Prof. Thongchai was born in Bangkok, Thailand in 1957. He received his undergraduate education in Bangkok, and completed his graduate studies in Australia. After working as a lecturer at Thammasat University for three years from 1988, he moved to the History Department of the University of Wisconsin-Madison, USA and served as Assistant Professor (1991-95), Associate Professor (1995-2001) and Professor (2001-16). During this period, he was elected to the American Academy of Arts and Sciences. He became President of the Association for Asian Studies (2013-14) and served on its Executive Board (2012-16). In 2015 he was Visiting Research Scholar at the Center for Southeast Asian Studies, Kyoto University and Visiting Fellow at the ISEAS-Yusof Ishak Institute, Singapore. From 2017 to 2019, he was Senior Researcher at the Institute of Developing Economies (IDE-JETRO), Japan and contributed to international academic exchanges.
In 1975 when Thailand was engulfed in the turbulence following the Vietnam War, Prof. Thongchai led the students' movement at Thammasat University. In the evening of October 5, 1976, he was holding a meeting on the university campus in protest against the return of military dictatorship. The students were attacked by border patrol police and right-wing organizations, and nearly 50 of them were killed in the horrific atrocity known as Bloody Wednesday. Immediately after, the army carried out a coup d'état and Prof. Thongchai was arrested. After 2 years of imprisonment, he received a royal pardon and was released from prison. He returned to academia and went to Australia to study a post graduate course at the University of Sydney.
In 2003, he published a book based on his Ph.D. thesis, entitled Siam Mapped: A History of the Geo-body of a Nation (2003). He made Thailand his case study and examined its history to show conclusively that such apparently self-explanatory concepts as nations and national citizenship are in fact arbitrary and man-made constructs produced by the making and widespread distribution of maps. The book made a great contribution to the study of nationalism beyond Southeast Asia, with Professor Benedict Anderson (a Fukuoka Asia Prize laureate) among its proponents, and it won the 16th Grand Prize for the Asia Pacific Book Award. In another book, Moments of Silence: The Unforgetting of the October 6, 1976, Massacre in Bangkok (2020), he sets out a new direction and a new set of possibilities for historical research by examining the 1976 tragedy through reconsidering his own experiences. The book won the EuroSEAS Humanities Book Prize in 2022 and the George McT. Kahin Prize in 2023.

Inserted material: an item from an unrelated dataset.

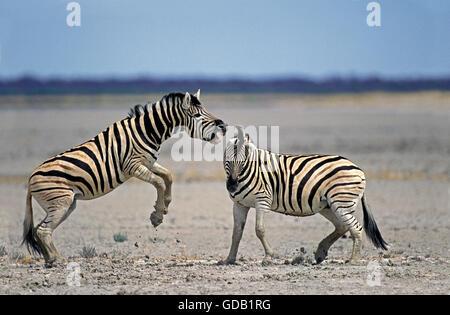 Burchell Zebra, Equus Burchelli, Hengste, die kämpfen, Serengeti-Park in Tansania - Stockfoto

In recent years, he has published eight sole-authored books in Thai that discuss the history, current status and future of Thailand's monarchy and democracy, nation state and rule of law. Through these publications, he has played a pivotal role to lead and support the development of political awareness and activism among Thai students and citizens. His commitment to the progress of democracy and civil society, along with the originality of his activities at international level in academia make him a role model for Asian intellectuals. For such a contribution, Prof. Thongchai Winichakul is truly worthy of Grand Prize of Fukuoka Prize.
Message upon Announcement of Laureates
It is hard to describe the feeling when I got the news of receiving the Fukuoka Prize…. overwhelmed, surprised and ecstatic!
I am truly honored by this award from people of Fukuoka.
I am very pleased that the Fukuoka committee and people of Fukuoka City recognize both my dedication to the historical studies of Thailand and Southeast Asia and my commitment to democracy and social justice in Thailand.
I believe that the pursuit of knowledge even the one that may seem irrelevant to real life and society on the one hand, and the advocacy for democracy and social justice on the other, are mutually contributive.